Tory MPs And DUP Pile Pressure On Rishi Sunak As Brexit Talks Stall

Rishi Sunak had hoped to reach a deal with the EU this week.
Rishi Sunak had hoped to reach a deal with the EU this week.

Rishi Sunak had hoped to reach a deal with the EU this week.

Hopes of an imminent breakthrough in the latest round of Brexit talks are fading as Tory MPs and the DUP continue to pile pressure on Rishi Sunak.

The prime minister had planned to present a fresh agreement on the movement of goods between Britain and Northern Ireland early this week following intensive negotiations with Brussels.

But Downing Street admitted this morning that “no deal has been done yet” and that several outstanding issues remain to be resolved.

Further talks between foreign secretary James Cleverly and European Commission vice-president Maros Sevcovic this afternoon also broke up without agreement.

In a move which has angered many Tory MPs — including former prime minister Boris Johnson — Sunak wants to dump the Northern Ireland Protocol Bill, which gives the government the power to rip up parts of the current Brexit deal.

Eurosceptic Conservative MPs also warned Sunak that any agreement with the European Union would need to satisfy the DUP, which has set seven tests it says must be passed before they can back it.

They include the removal of the European Court of Justice’s role in overseeing any new Brexit agreement.

Labour leader Keir Starmer has said his party will support any deal Sunak makes, giving the PM the votes he needs to get it through the Commons.

But former cabinet minister Simon Clarke today warned that would be a “real problem” for Sunak.

He told Times Radio: “I very much hope clearly that a deal is agreed which does work for everybody, and everyone needs to see the text of the deal before we can start to speculate about how it will be received in the Commons.

“But look, do I think there would be a very real problem for the government were it to be a deal which didn’t carry the support of the DUP, were it to be a deal which did leave Northern Ireland subject to EU law or in the single market in some way, then I think that is just the reality of where we’re at. And no one wants this to go down that route.”

Asked how serious it would be for the PM if he could only get the deal through on the back of Labour votes, Clarke said: “I think that would be a desperately ill-advised course of action for the government and I think in fairness that they know that very well.”

DUP MP Sammy Wilson said he did not expect a deal to be done this week, and warned that his party could not support any agreement which included a role for the European courts in Northern Ireland.
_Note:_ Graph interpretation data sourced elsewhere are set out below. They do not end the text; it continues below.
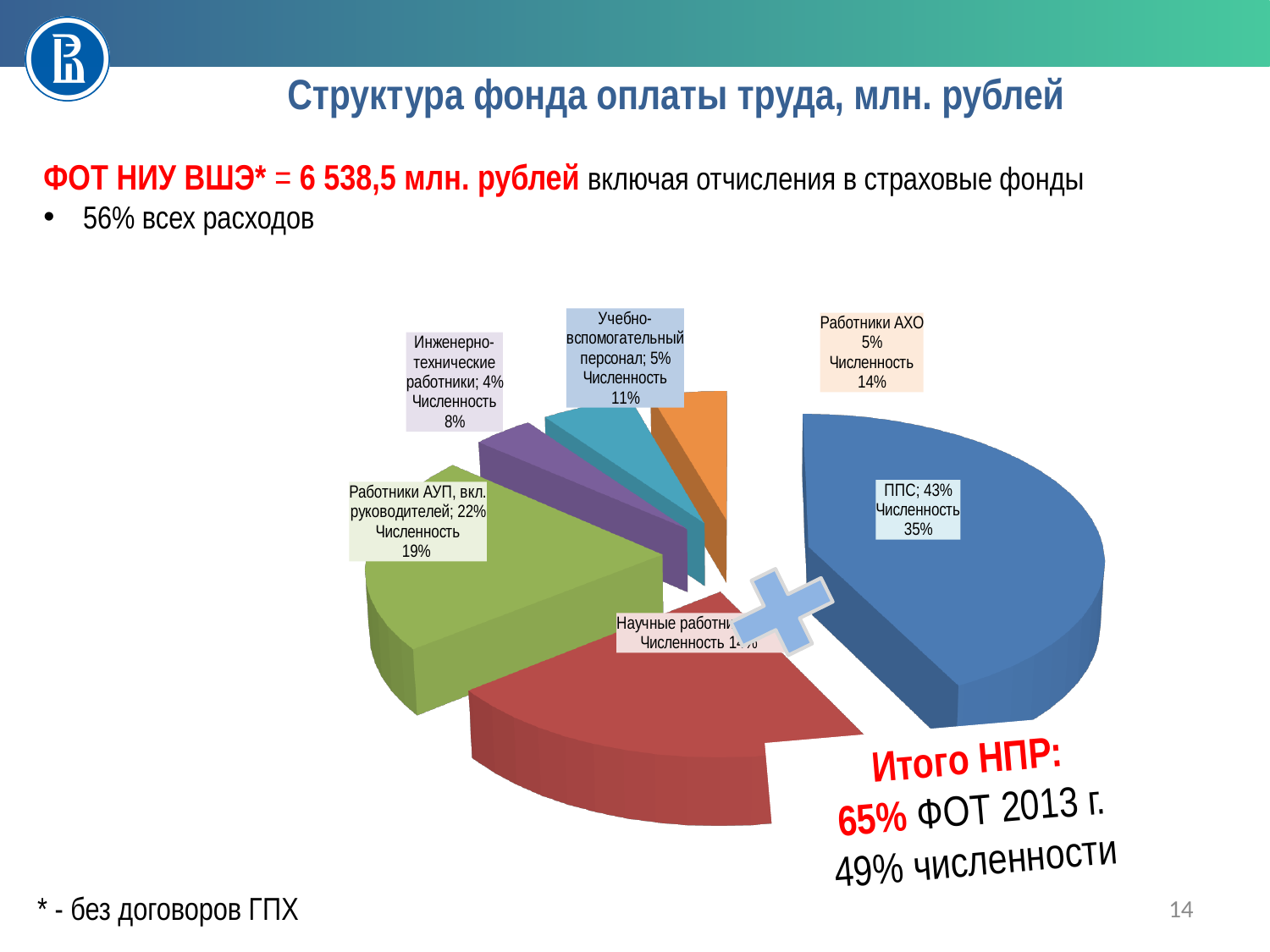
What kind of chart is shown on the slide? Pie chart What share of the pie does the slice for Работники АХО represent? 5% Which category has the smallest slice of the pie? Инженерно-технические работники What share of the pie does the slice for Работники АУП, вкл. руководителей represent? 22% What is the title of the chart on the slide? Структура фонда оплаты труда, млн. рублей What share of the pie does the slice for Учебно-вспомогательный персонал represent? 5% How many slices does the pie chart have? 6 What is the Численность value shown in the label for ППС? 35% What is the difference in percentage points between the ППС slice and the Работники АУП, вкл. руководителей slice? 21 percentage points Which category has the largest slice of the pie? ППС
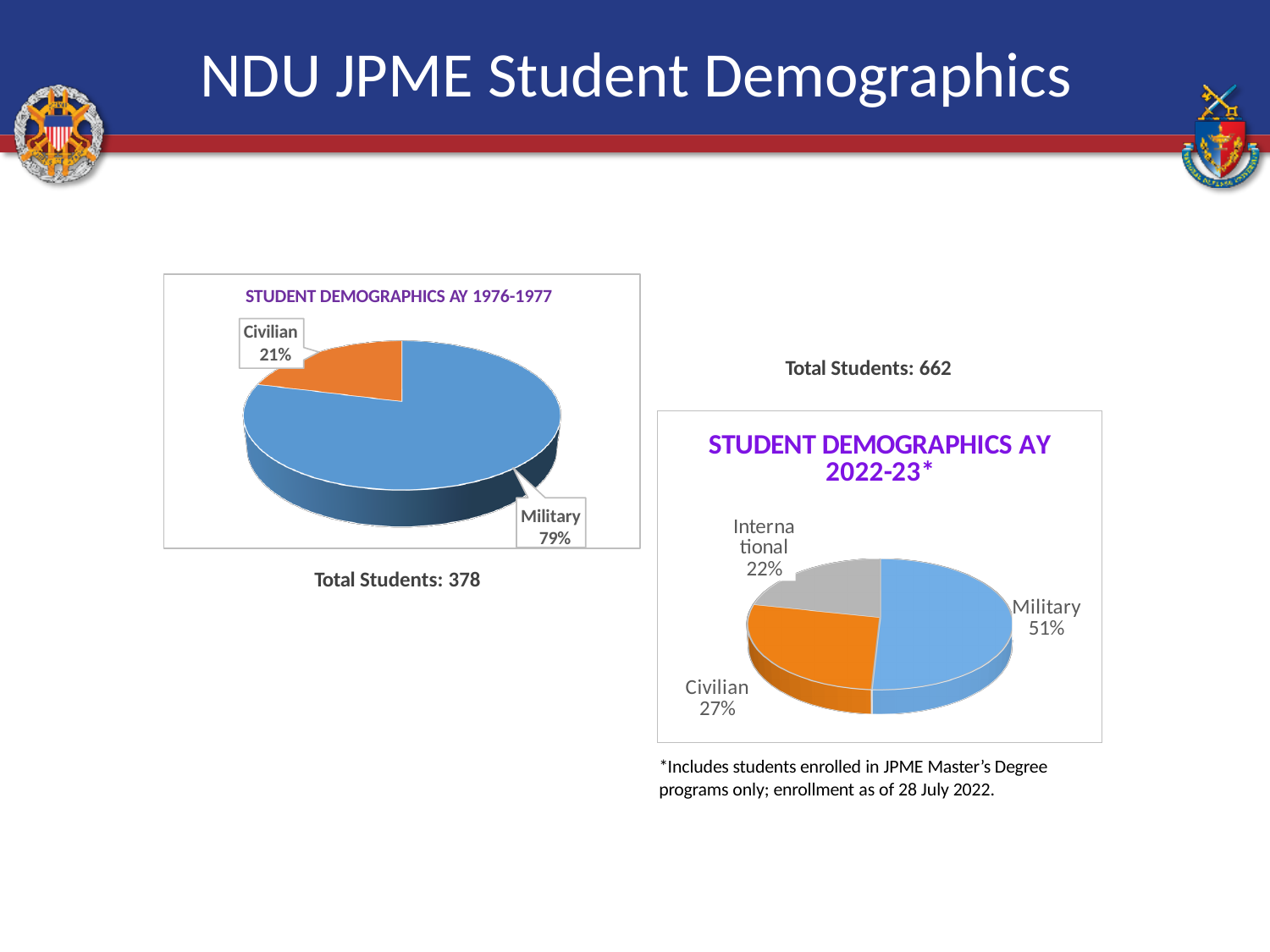
In the 'Student Demographics AY 1976-1977' chart, what share of students is Military? 79% In the 'Student Demographics AY 2022-23*' chart, is the Civilian share larger or smaller than the International share? larger In the 'Student Demographics AY 1976-1977' chart, what is the difference in percentage points between the Military and Civilian shares? 58 In the 'Student Demographics AY 1976-1977' chart, what share of students is Civilian? 21% What is the total number of students stated below the 'Student Demographics AY 1976-1977' chart? 378 In the 'Student Demographics AY 2022-23*' chart, what share of students is International? 22% In the 'Student Demographics AY 2022-23*' chart, which category has the largest slice? Military In the 'Student Demographics AY 2022-23*' chart, which category has the smallest slice? International How many categories does the 'Student Demographics AY 2022-23*' chart show? 3 What kind of chart is the 'Student Demographics AY 1976-1977' chart? pie chart In the 'Student Demographics AY 2022-23*' chart, what share of students is Civilian? 27% How many categories does the 'Student Demographics AY 1976-1977' chart show? 2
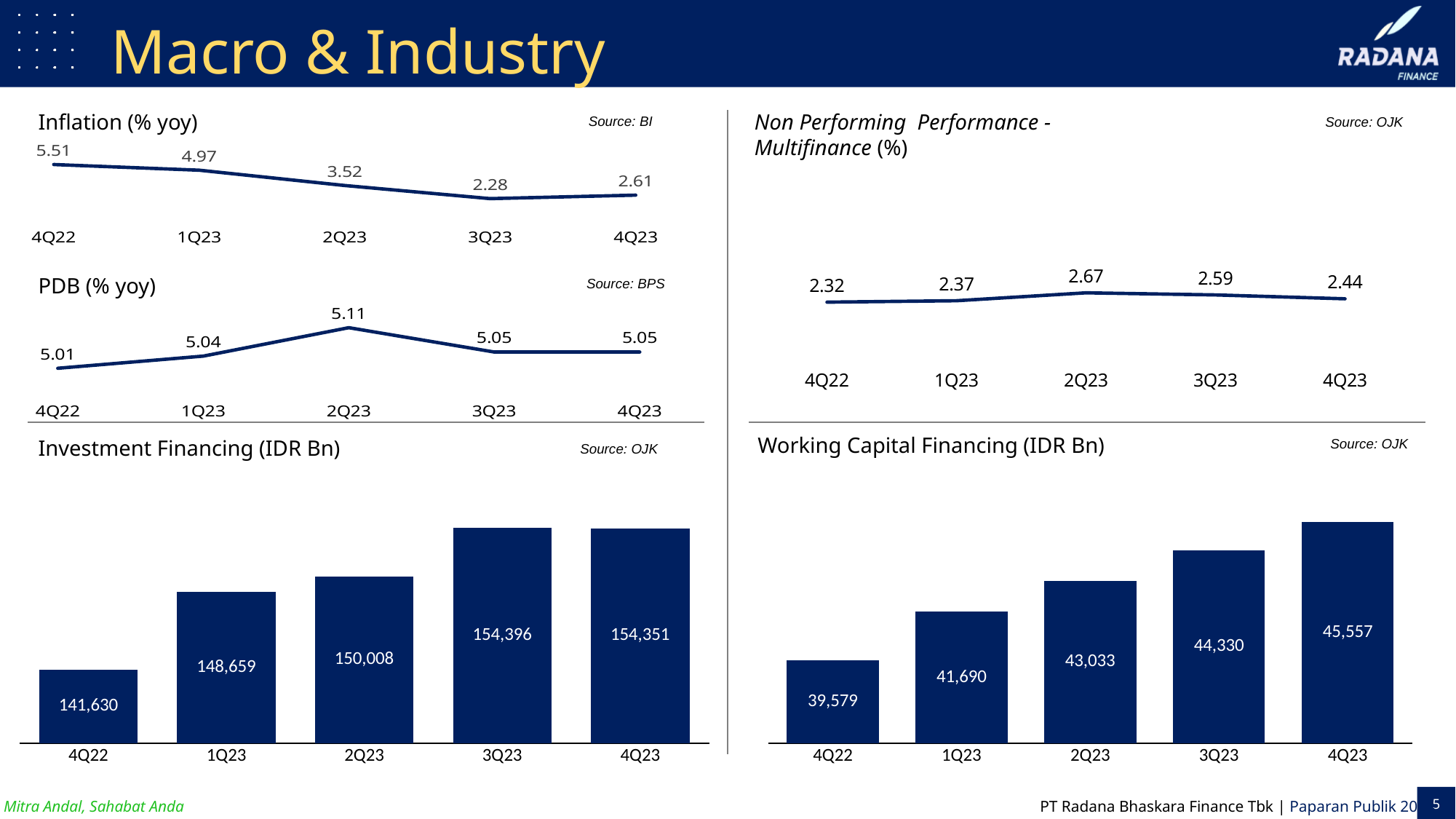
What kind of chart is the Working Capital Financing (IDR Bn) chart? bar chart In the Non Performing Performance - Multifinance (%) chart, what is the value for 3Q23? 2.59 In the Inflation (% yoy) chart, what is the value for 2Q23? 3.52 In the Working Capital Financing (IDR Bn) chart, what is the value for 4Q23? 45,557 In the Inflation (% yoy) chart, what is the difference between the 4Q22 and 4Q23 values? 2.90 In the Working Capital Financing (IDR Bn) chart, do the values rise or fall from 4Q22 to 4Q23? rise In the Investment Financing (IDR Bn) chart, what is the difference between the 3Q23 and 4Q22 values? 12,766 In the Non Performing Performance - Multifinance (%) chart, which quarter has the highest value? 2Q23 In the PDB (% yoy) chart, what is the value for 4Q22? 5.01 In the PDB (% yoy) chart, which quarter has the highest value? 2Q23 In the Inflation (% yoy) chart, which quarter has the lowest value? 3Q23 In the Investment Financing (IDR Bn) chart, what is the value for 1Q23? 148,659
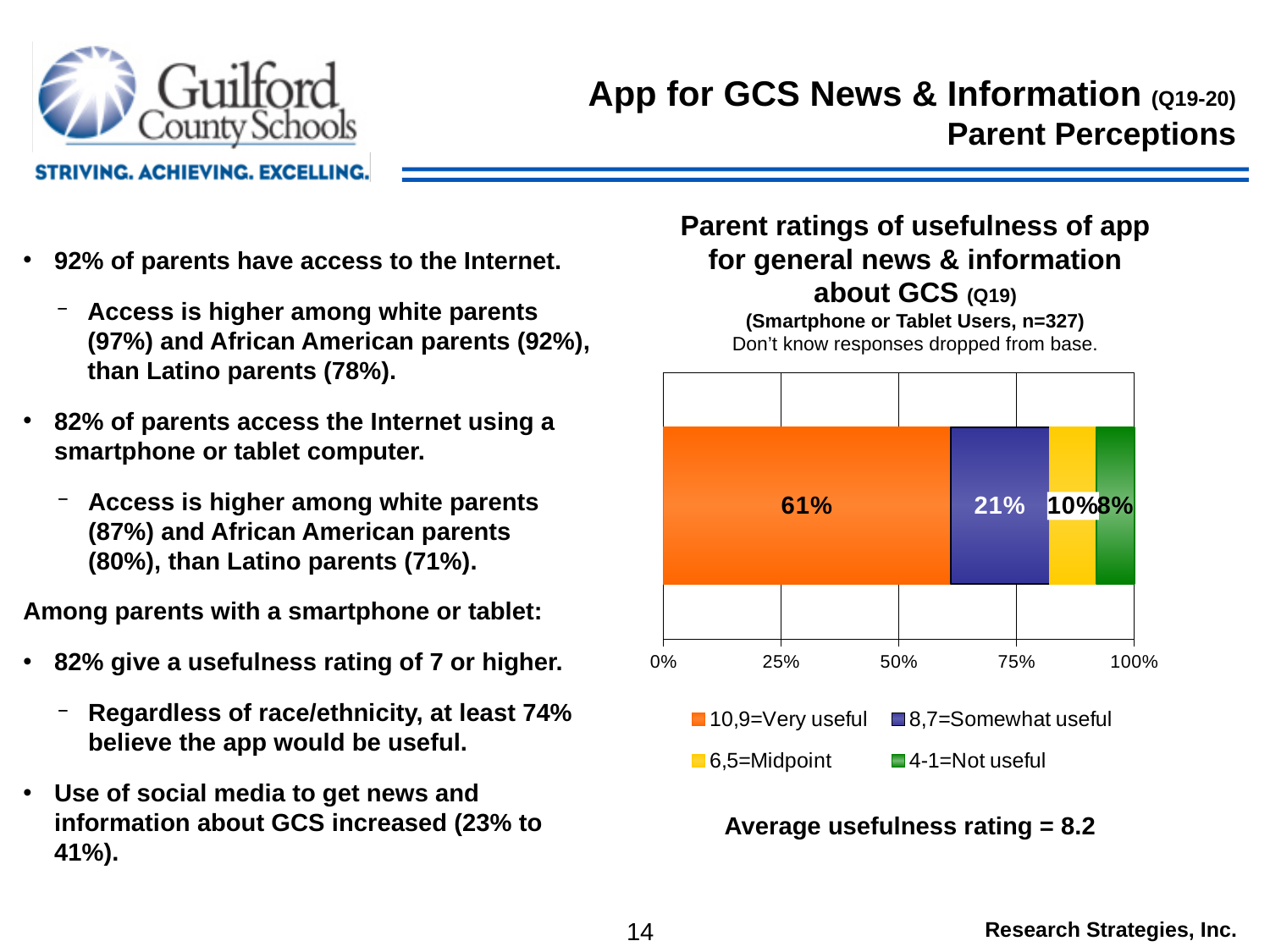
Which rating category has the largest share of parents? 10,9=Very useful What percentage of parents rated the app as Somewhat useful (8,7)? 21% What percentage of parents gave a Midpoint rating (6,5)? 10% What percentage of parents rated the app as Not useful (4-1)? 8% How many series does the legend list? 4 Which is larger, the Midpoint share or the Not useful share? Midpoint What kind of chart is shown on the slide? Stacked bar chart Which rating category has the smallest share of parents? 4-1=Not useful Is the value for Very useful greater or less than 50%? greater What is the difference between the Very useful and Somewhat useful percentages? 40% What percentage of parents rated the app as Very useful (10,9)? 61% What is the sample size (n) shown in the chart subtitle? n=327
He told Sky News: “We are British and we expect to be governed by British law, not Brussels law.

“We would certainly not collaborate in administering Brussels law in our part of the United Kingdom.”

The prime minister’s spokesperson said: “It’s clear that we need to find solutions that protect Northern Ireland’s place in our internal market, safeguard the Good Friday Agreement and resolve the practical issues that the Protocol is causing for families and businesses.

“The prime minister has been clear that we have not resolved all of those issues and no deal has been done as yet.”

In a further sign of the precariousness of No. 10′s position, the spokesperson also refused to say whether MPs would be given a vote on any new deal.

Following his discussions with Maros Sevcovic, James Cleverly said the pair had “agreed to talk again in the coming days” - a further sign that a deal is not on the cards this week.